No es una afirmación ideológica; es una constatación de hechos encadenados, declaraciones oportunas, filtraciones selectivas, acciones entorpecedoras y silencios clamorosos. La cuestión no es si el fiscal será o no condenado, sino qué gran parte de su autoridad se ha perdido por el camino.

Porque aun cuando los tribunales determinen la inexistencia de delito, la culpa moral ya está dictada en el tribunal de la ética pública. El uso de la Fiscalía como ariete contra un adversario político —en este caso, el entorno de la presidenta madrileña— rebasa con mucho la frontera de lo aceptable en una democracia madura y esa intencionalidad, delictiva o no, está ya más que probada. La intencionalidad pesa más que el resultado: la voluntad de dañar, de intoxicar, de convertir la presunción de inocencia en presunción de culpabilidad mediática. No hay toga que cubra eso con una absolución si la hubiese.

El caso de Amador, el novio de Isabel Díaz Ayuso, es el ejemplo más evidente de una maquinaria institucional puesta al servicio del desgaste político. Nadie discute que los hechos puedan investigarse; lo que se discute es cómo y cuándo se hace, y sobre todo, por qué. La Fiscalía ha actuado como si su misión fuera producir titulares, no verdades. Ha confundido la búsqueda de la justicia con la gestión del relato. Y eso, en cualquier país que se respete, se llama inmoralidad. Y el comportamiento del Fiscal General en su defensa impropio de alguien que representa a tan alta institución. Su dimisión para centrarse en su defensa hubiese sido mucho más éticamente entendible. Pero no, nada le diferencia amarrándose al cargo de Gallardo que torticeramente manipula la ley para aforarse y eludir a la justicia.

El problema de fondo no es jurídico: es cultural. Hemos normalizado que los órganos del Estado sean utilizados como instrumentos de poder y no como contrapesos de él. La independencia de la Fiscalía se ha convertido en una ficción amable, repetida en ruedas de prensa mientras se dictan instrucciones por teléfono.

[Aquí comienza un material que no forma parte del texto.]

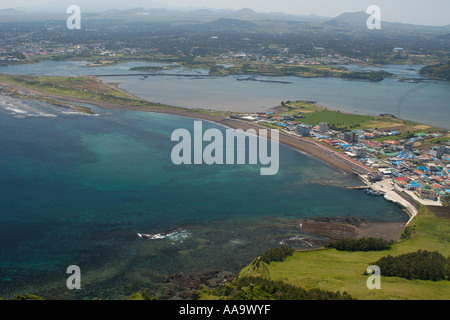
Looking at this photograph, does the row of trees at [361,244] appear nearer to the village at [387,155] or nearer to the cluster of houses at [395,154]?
the village at [387,155]

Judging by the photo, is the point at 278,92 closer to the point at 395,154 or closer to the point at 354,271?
the point at 395,154

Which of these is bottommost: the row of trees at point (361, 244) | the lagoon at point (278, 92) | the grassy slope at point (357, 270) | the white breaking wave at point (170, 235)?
the grassy slope at point (357, 270)

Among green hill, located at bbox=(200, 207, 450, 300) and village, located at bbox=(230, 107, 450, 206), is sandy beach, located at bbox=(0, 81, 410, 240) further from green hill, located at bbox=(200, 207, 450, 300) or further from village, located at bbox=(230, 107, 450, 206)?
green hill, located at bbox=(200, 207, 450, 300)

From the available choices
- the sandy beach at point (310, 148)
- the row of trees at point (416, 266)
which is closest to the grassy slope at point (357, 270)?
the row of trees at point (416, 266)

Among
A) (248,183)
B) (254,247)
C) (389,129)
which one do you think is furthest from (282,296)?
(389,129)

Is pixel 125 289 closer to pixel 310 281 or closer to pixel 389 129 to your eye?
pixel 310 281

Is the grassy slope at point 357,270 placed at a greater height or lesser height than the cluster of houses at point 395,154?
lesser

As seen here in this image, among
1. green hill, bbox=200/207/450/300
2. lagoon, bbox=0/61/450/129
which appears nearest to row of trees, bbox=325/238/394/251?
green hill, bbox=200/207/450/300
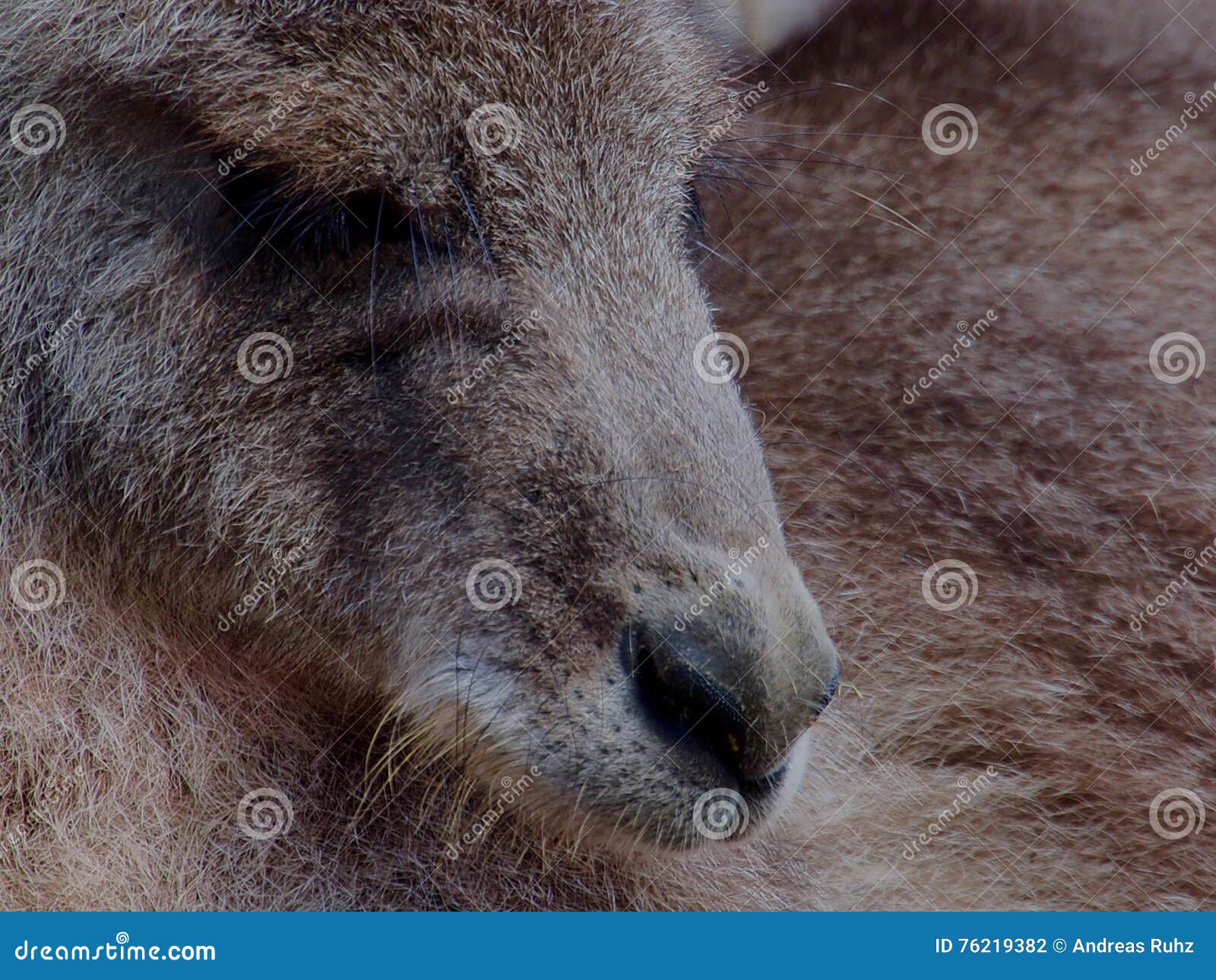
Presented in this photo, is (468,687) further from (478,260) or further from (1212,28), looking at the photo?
(1212,28)

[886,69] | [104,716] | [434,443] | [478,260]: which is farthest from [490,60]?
[886,69]

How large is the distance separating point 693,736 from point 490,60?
0.71 metres

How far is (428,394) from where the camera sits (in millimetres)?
1372
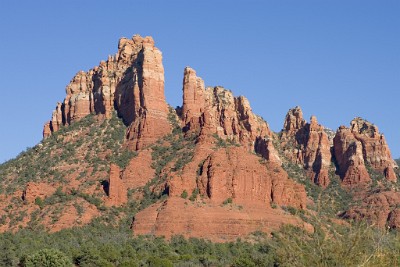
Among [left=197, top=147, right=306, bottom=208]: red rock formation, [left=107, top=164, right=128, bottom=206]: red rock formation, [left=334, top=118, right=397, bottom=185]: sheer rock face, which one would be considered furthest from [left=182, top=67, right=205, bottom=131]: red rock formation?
[left=334, top=118, right=397, bottom=185]: sheer rock face

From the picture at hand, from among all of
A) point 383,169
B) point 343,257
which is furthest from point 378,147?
point 343,257

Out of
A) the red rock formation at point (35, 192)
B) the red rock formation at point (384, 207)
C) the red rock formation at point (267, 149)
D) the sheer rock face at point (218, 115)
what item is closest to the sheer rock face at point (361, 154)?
the red rock formation at point (384, 207)

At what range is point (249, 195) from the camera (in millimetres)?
125812

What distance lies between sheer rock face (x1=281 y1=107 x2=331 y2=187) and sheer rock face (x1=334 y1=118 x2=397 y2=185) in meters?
3.39

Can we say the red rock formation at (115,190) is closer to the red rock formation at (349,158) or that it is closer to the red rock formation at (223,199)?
the red rock formation at (223,199)

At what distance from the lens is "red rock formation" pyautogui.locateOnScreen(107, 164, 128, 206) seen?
129m

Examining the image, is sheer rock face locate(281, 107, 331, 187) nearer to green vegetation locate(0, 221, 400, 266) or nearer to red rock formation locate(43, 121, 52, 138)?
red rock formation locate(43, 121, 52, 138)

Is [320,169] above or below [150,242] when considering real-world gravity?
above

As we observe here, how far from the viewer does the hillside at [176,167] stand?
11950 centimetres

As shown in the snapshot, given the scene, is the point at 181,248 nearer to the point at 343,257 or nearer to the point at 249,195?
the point at 249,195

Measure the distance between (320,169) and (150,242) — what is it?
71434 millimetres

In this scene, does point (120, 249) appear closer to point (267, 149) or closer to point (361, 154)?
point (267, 149)

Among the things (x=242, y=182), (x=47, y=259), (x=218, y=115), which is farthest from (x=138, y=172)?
(x=47, y=259)

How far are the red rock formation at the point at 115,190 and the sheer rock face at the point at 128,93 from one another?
14783 millimetres
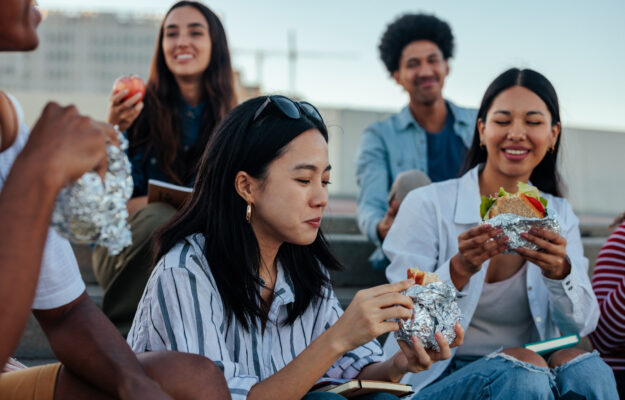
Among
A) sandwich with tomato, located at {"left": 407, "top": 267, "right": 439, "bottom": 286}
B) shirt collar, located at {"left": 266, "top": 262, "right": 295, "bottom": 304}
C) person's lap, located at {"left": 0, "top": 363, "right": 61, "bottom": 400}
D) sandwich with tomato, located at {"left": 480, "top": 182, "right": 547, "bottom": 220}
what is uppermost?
sandwich with tomato, located at {"left": 480, "top": 182, "right": 547, "bottom": 220}

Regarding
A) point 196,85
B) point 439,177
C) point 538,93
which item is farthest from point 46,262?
point 439,177

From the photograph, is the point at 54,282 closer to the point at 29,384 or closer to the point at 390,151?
the point at 29,384

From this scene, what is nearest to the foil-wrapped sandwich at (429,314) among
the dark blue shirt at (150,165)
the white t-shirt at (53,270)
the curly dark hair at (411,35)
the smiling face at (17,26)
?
the white t-shirt at (53,270)

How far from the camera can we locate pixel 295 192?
231cm

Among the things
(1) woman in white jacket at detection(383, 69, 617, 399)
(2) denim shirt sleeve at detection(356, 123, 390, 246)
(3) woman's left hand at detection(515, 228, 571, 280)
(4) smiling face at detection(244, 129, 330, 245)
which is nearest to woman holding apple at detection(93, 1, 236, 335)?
(2) denim shirt sleeve at detection(356, 123, 390, 246)

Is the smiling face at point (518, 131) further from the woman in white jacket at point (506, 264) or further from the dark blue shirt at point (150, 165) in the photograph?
the dark blue shirt at point (150, 165)

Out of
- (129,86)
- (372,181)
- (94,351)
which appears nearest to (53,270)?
(94,351)

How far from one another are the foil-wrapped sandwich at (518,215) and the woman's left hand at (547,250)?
0.07 feet

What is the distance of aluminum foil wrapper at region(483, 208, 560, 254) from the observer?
8.71ft

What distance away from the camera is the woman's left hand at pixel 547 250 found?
2693mm

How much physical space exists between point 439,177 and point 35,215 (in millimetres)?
3615

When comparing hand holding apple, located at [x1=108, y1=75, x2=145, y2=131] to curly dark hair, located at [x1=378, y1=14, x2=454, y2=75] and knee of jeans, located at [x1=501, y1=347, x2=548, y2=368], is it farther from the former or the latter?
knee of jeans, located at [x1=501, y1=347, x2=548, y2=368]

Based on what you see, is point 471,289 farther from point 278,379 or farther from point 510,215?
point 278,379

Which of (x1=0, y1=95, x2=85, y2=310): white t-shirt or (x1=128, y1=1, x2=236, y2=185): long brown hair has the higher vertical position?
(x1=128, y1=1, x2=236, y2=185): long brown hair
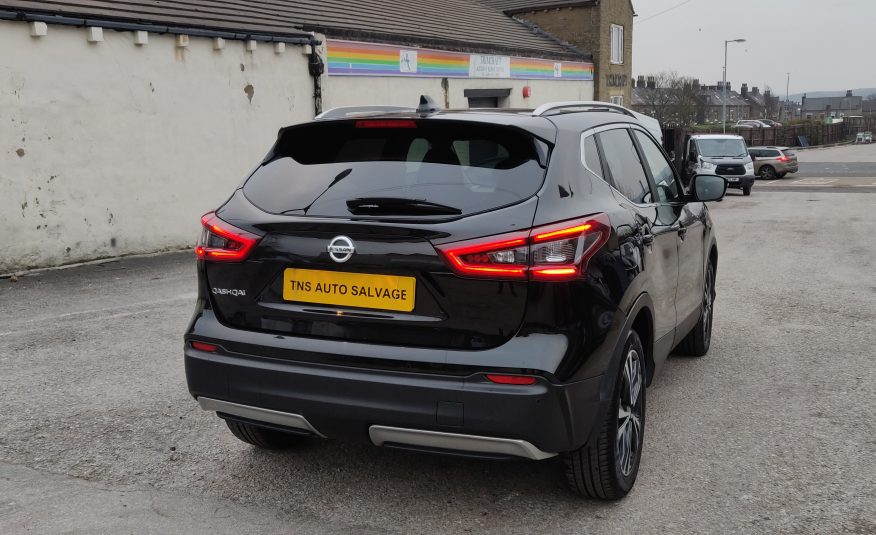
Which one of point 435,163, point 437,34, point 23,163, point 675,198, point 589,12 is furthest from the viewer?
point 589,12

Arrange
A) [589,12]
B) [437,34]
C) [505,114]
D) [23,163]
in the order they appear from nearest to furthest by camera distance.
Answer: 1. [505,114]
2. [23,163]
3. [437,34]
4. [589,12]

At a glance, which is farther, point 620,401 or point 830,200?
point 830,200

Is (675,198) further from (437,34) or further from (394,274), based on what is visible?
(437,34)

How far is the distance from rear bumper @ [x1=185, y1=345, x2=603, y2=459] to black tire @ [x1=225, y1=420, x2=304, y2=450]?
0.79 m

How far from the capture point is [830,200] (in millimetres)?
22594

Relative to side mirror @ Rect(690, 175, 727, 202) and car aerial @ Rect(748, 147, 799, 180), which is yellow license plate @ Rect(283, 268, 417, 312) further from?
Result: car aerial @ Rect(748, 147, 799, 180)

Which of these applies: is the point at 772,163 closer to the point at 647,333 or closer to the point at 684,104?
the point at 647,333

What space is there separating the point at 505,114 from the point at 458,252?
0.92 meters

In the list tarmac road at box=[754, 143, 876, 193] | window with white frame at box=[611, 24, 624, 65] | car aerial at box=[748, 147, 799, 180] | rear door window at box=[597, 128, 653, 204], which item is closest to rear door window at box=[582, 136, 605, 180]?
rear door window at box=[597, 128, 653, 204]

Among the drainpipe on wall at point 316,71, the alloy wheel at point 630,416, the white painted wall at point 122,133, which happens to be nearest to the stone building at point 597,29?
the drainpipe on wall at point 316,71

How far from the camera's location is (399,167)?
3.48m

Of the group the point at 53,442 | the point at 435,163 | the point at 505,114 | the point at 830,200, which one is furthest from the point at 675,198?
the point at 830,200

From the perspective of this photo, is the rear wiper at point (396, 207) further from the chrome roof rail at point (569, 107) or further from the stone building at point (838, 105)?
the stone building at point (838, 105)

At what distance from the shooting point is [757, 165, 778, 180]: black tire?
112ft
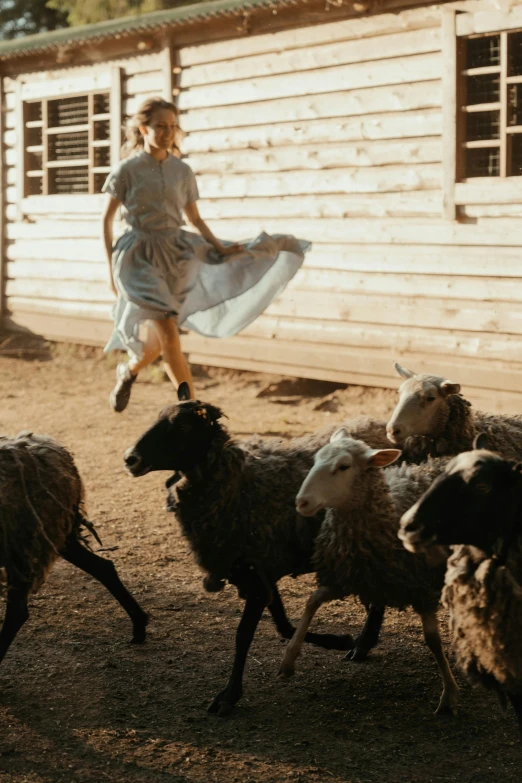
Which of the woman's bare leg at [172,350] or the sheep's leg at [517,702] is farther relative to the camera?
the woman's bare leg at [172,350]

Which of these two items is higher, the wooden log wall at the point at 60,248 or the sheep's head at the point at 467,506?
the wooden log wall at the point at 60,248

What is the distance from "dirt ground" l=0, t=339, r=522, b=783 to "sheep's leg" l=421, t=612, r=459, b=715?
7 centimetres

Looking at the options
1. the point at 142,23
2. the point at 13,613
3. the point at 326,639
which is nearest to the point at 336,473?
the point at 326,639

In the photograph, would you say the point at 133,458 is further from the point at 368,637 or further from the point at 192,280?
the point at 192,280

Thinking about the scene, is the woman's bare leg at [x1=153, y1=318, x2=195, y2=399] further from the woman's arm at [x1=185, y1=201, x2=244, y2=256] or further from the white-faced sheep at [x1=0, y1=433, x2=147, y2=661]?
the white-faced sheep at [x1=0, y1=433, x2=147, y2=661]

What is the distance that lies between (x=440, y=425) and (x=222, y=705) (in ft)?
6.44

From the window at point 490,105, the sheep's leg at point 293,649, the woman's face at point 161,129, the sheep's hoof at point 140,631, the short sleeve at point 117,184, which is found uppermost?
the window at point 490,105

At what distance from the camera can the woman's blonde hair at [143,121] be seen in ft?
25.2

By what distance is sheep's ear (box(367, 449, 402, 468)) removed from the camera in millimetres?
4312

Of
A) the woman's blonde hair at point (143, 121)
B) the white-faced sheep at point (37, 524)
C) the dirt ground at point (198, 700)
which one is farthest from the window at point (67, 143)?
the white-faced sheep at point (37, 524)

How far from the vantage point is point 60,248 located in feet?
47.7

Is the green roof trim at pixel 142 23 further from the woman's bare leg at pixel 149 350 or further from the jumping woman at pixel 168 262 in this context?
the woman's bare leg at pixel 149 350

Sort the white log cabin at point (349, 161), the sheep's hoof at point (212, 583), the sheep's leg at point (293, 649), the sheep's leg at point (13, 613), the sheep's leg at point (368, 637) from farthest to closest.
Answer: the white log cabin at point (349, 161) → the sheep's leg at point (368, 637) → the sheep's hoof at point (212, 583) → the sheep's leg at point (13, 613) → the sheep's leg at point (293, 649)

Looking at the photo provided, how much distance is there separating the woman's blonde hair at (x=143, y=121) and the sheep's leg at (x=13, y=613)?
4.36 metres
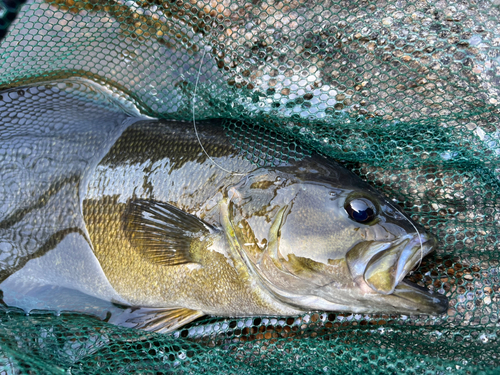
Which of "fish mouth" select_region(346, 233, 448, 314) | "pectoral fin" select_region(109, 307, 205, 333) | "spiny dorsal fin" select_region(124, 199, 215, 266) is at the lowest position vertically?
"pectoral fin" select_region(109, 307, 205, 333)

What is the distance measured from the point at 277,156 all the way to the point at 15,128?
6.06ft

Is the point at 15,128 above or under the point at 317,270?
above

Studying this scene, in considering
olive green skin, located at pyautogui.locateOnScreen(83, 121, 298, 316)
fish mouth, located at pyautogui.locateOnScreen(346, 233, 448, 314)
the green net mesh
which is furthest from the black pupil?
olive green skin, located at pyautogui.locateOnScreen(83, 121, 298, 316)

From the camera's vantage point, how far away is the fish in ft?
6.39

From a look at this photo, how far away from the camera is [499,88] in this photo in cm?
246

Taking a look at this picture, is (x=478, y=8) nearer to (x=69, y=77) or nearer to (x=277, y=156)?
(x=277, y=156)

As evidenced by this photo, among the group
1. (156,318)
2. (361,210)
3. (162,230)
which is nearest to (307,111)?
(361,210)

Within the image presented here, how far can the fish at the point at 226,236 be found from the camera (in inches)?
76.7

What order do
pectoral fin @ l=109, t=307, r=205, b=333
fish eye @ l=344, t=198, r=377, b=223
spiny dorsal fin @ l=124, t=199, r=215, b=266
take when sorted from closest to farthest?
fish eye @ l=344, t=198, r=377, b=223
spiny dorsal fin @ l=124, t=199, r=215, b=266
pectoral fin @ l=109, t=307, r=205, b=333

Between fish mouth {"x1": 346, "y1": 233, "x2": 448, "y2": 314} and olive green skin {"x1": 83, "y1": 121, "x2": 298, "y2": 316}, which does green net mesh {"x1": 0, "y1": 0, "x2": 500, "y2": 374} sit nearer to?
olive green skin {"x1": 83, "y1": 121, "x2": 298, "y2": 316}

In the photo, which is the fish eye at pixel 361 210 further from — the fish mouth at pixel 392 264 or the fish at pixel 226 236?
the fish mouth at pixel 392 264

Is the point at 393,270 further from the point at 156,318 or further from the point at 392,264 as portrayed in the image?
the point at 156,318

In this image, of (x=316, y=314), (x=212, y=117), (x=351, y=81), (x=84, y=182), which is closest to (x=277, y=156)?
(x=212, y=117)

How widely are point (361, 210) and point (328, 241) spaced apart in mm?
252
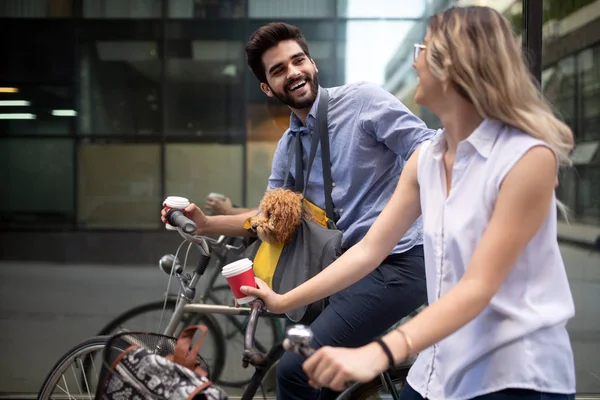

Lo grave no es que un fiscal se equivoque, sino que lo haga siguiendo una consigna.

Cuánto estamos dispuestos a tolerar que se utilicen nuestras instituciones como trinchera partidista y que nuestros líderes se escondan detrás de la justicia olvidando algo más importante, la ética y la decencia"

El ciudadano medio —ese que sí distingue entre el derecho y la propaganda— asiste perplejo a una degradación silenciosa: la de la confianza. Cuando el ciudadano deja de creer que el juez juzga y el fiscal acusa por convicción, la democracia enferma. No hay peor veneno que la sospecha de parcialidad. Ningún decreto, ni reforma, ni resolución pueden ya restaurar la autoridad moral perdida cuando se utiliza la justicia como arma de campaña electoral.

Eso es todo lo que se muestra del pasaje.